We use 32-bit registers (w0, w1, etc.) and initialize two with the constant 2. It is also advantageous for the Cortex-A72, since the add instruction with shifted argument executes in the M pipeline, whereas all other instructions execute in the I0/I1 pipelines. While other bottlenecks come into play in the Cortex-A72, notably its 3-wide instruction decoder, this alternative instruction sequence performs better than the original.

Intel has conditional instructions for conditional moves (CMOVcc) and sets (SETcc), where cc are condition codes, but no conditional increments or decrements. For positive values of c0 and c01, as in the original version of Algorithm 8, an alternative is to decrement c0 and c01 and use CMOV to select between original and decremented values; decrements can execute in parallel with comparisons, thus the critical path is not lengthened.

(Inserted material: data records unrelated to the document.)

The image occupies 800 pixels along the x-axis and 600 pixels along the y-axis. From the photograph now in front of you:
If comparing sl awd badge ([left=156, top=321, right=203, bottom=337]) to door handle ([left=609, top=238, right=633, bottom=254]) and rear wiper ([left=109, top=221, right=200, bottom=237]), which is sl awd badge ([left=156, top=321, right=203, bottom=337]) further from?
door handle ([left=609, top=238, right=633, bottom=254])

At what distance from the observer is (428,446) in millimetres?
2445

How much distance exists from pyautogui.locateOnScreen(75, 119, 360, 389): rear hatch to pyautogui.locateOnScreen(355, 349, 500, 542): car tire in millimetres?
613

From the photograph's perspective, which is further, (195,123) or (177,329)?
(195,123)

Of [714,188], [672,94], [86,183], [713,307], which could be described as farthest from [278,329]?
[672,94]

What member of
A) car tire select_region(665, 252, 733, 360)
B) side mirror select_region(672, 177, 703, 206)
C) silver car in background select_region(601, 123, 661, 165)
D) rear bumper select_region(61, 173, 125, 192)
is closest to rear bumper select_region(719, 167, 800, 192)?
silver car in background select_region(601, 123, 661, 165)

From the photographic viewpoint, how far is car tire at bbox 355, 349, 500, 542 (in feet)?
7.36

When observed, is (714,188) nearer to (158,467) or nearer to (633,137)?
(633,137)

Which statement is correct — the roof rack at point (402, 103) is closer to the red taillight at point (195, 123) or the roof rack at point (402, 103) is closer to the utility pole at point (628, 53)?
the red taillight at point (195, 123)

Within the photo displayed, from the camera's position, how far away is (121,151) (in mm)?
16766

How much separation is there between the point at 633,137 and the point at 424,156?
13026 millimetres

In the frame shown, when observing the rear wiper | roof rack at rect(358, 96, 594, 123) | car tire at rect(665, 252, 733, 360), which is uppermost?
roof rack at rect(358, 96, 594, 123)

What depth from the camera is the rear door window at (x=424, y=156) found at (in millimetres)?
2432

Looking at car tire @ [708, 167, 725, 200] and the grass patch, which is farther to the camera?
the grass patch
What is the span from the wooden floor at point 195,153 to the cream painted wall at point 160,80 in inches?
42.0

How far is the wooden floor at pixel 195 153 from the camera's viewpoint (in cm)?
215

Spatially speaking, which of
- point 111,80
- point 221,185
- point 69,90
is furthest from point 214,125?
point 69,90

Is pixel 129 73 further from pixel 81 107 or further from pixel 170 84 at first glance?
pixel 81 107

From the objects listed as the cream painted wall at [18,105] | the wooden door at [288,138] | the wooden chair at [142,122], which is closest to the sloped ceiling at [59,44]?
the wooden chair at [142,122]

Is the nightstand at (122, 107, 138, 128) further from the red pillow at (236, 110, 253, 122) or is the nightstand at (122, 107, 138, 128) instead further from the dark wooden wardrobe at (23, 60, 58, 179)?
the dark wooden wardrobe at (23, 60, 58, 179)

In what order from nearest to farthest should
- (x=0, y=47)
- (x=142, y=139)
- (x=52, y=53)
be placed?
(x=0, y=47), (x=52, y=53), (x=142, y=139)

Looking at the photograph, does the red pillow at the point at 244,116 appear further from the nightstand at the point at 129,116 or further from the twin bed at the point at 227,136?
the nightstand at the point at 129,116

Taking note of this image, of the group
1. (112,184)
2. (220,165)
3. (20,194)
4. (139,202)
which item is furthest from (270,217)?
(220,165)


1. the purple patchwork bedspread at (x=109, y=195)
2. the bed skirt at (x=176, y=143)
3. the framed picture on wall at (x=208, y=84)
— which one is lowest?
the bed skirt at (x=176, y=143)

Unfortunately, Intel instructions do not offer the three-operand form of ARMv8-A and other RISC architectures, so an extra MOV is required to create a copy prior to decrementing in order to avoid overwriting the original values; this doesn’t necessarily increase the critical path, due to MOV elimination [Fog22], but it does increase front-end pressure. Implementers are advised to keep in mind the achievable performance given the critical path, to benchmark and analyze compiler-generated code if employing a high-level language, and to consider inline assembly (or a full assembly language implementation) to emit instructions that are well-matched to the decoder restrictions.

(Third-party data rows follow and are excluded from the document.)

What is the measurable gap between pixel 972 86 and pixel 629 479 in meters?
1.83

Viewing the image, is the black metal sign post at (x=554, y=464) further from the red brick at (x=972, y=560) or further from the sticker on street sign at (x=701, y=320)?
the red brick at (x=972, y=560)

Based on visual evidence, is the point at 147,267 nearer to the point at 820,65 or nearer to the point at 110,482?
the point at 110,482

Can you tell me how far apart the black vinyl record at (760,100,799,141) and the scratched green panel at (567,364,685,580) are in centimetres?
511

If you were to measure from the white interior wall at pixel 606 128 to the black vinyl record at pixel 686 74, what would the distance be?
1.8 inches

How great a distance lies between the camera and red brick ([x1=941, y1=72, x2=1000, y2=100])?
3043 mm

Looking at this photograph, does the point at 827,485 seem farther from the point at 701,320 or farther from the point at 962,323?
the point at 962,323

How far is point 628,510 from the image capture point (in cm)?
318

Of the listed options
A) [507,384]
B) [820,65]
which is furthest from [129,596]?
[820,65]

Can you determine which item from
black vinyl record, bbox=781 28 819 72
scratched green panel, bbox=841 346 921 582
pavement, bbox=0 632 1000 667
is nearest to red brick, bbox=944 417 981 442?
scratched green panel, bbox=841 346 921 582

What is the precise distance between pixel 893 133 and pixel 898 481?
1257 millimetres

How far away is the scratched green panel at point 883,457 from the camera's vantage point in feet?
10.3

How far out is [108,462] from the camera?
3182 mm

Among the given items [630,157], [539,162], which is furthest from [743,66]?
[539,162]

For the ARMv7-M architecture, a straightforward implementation of Algorithm 8, implementing lines 4 and 5 using the arithmetic right shift trick, works really well; this is aided by the ability to shift one of the input operands to data processing (logical and arithmetic) instructions, resulting in very compact and efficient code.

We have experimented with ARMv7-M’s IT instruction, attempting to improve performance compared to the straightforward implementation, but we were unsuccessful. However, we did find an especially compact instruction sequence, devoid of conditional execution instructions, to implement the main loop of Algorithm 8:

cmp si[i], c0  
sbc c0, #0  
sbc v[i], one  
cmp si[i], c01  
sbc c01, #0  
sbc v[i], #-1

We set one to the constant 1. As the straightforward implementation is already efficient, this alternative saves one clock cycle per loop iteration, i.e. < 1000 cycles for the full algorithm. As fixed-weight sampling is performed only once during key generation and encapsulation, the speedup is just < 0.02% for the former and ≈ 0.15% for the latter.

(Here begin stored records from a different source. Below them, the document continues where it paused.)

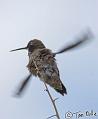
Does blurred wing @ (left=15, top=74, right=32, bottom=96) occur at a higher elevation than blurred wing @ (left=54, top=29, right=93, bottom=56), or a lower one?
lower

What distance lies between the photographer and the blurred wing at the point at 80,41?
4.58 ft

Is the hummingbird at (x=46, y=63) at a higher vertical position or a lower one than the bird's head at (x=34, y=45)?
lower

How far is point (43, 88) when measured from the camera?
59.7 inches

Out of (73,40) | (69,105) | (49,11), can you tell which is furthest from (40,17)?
(69,105)

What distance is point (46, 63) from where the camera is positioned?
1377 mm

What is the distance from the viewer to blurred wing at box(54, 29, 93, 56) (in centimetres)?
140

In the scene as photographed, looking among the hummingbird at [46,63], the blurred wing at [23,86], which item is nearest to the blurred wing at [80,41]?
the hummingbird at [46,63]

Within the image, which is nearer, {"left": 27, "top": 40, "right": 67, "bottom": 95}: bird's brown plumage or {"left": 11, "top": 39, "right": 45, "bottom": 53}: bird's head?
{"left": 27, "top": 40, "right": 67, "bottom": 95}: bird's brown plumage

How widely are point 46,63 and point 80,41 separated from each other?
0.48ft

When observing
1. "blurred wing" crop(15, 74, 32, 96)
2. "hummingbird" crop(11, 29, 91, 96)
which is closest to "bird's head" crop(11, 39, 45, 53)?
"hummingbird" crop(11, 29, 91, 96)

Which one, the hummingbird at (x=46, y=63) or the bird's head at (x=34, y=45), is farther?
the bird's head at (x=34, y=45)
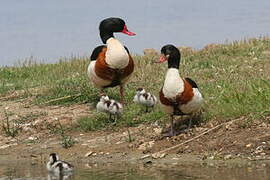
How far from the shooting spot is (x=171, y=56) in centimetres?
1079

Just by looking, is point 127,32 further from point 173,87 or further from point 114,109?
point 173,87

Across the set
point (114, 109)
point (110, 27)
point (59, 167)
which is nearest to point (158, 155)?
point (59, 167)

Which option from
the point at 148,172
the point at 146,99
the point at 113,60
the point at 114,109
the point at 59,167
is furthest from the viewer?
the point at 113,60

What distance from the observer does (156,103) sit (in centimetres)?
1226

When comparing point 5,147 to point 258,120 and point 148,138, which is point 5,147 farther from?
point 258,120

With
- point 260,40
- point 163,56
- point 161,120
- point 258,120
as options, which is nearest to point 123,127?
point 161,120

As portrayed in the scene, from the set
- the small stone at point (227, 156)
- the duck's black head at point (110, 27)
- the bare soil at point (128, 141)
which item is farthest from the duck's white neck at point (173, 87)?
the duck's black head at point (110, 27)

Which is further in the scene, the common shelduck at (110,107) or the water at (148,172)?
the common shelduck at (110,107)

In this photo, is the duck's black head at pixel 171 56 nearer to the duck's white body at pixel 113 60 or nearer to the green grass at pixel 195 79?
the green grass at pixel 195 79

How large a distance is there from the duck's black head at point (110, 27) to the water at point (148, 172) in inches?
147

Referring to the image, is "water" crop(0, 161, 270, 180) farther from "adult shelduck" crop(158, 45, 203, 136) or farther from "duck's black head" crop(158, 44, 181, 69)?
"duck's black head" crop(158, 44, 181, 69)

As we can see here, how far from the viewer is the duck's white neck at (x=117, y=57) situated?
12.6 meters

Software pipelining of Algorithms 7 and 8. Modern superscalar CPUs use distinct execution units for scalar and SIMD instructions. Most of the execution time of Algorithm 7 is spent in SIMD code, while Algorithm 8 is strictly scalar. This is amenable to software pipelining [Lam88]. In the best-case scenario, one can achieve execution time close to the maximum, rather than the sum, of the execution times of Algorithms 7 and 8.

Concretely, we inline Algorithm 7 into Algorithm 8, strip-mine the main loop of the latter, and then fuse the outer loops of both algorithms, processing W entries at a time.
With this approach, we were able to achieve, in the Apple M1, execution times only \( \approx 12\% \) slower than the lower bound (2 cycles/iteration) for the main loop of Algorithm 8 alone. This includes all overhead such as function calls and returns, prologue and epilogue, initialization, and of course, the execution of Algorithm 7 itself, as seen in Table 4. The narrow (3-wide) decoder of the Cortex-A72 precludes achieving a similar result as the M1, but by interleaving instructions of both algorithms to improve scheduling, we achieved results not far from the limit dictated by the decoder bandwidth bottleneck.

**Known Answer Tests.** We note that the Known Answer Tests (KATs) in NTRU’s specification [CDH+20] are tightly coupled to the fixed-weight sampling by sorting approach mandated there. Therefore, an implementation employing Algorithm 6 will fail these KATs for key generation and encapsulation. However, our sampled polynomials meet the fixed-weight requirement imposed by NTRU and are in principle indistinguishable from those generated by the existing approach. Thus, keys generated using our algorithm are valid, and the result of an encapsulation employing our algorithm will produce a correct decapsulation even by an unmodified implementation of the current NTRU proposal.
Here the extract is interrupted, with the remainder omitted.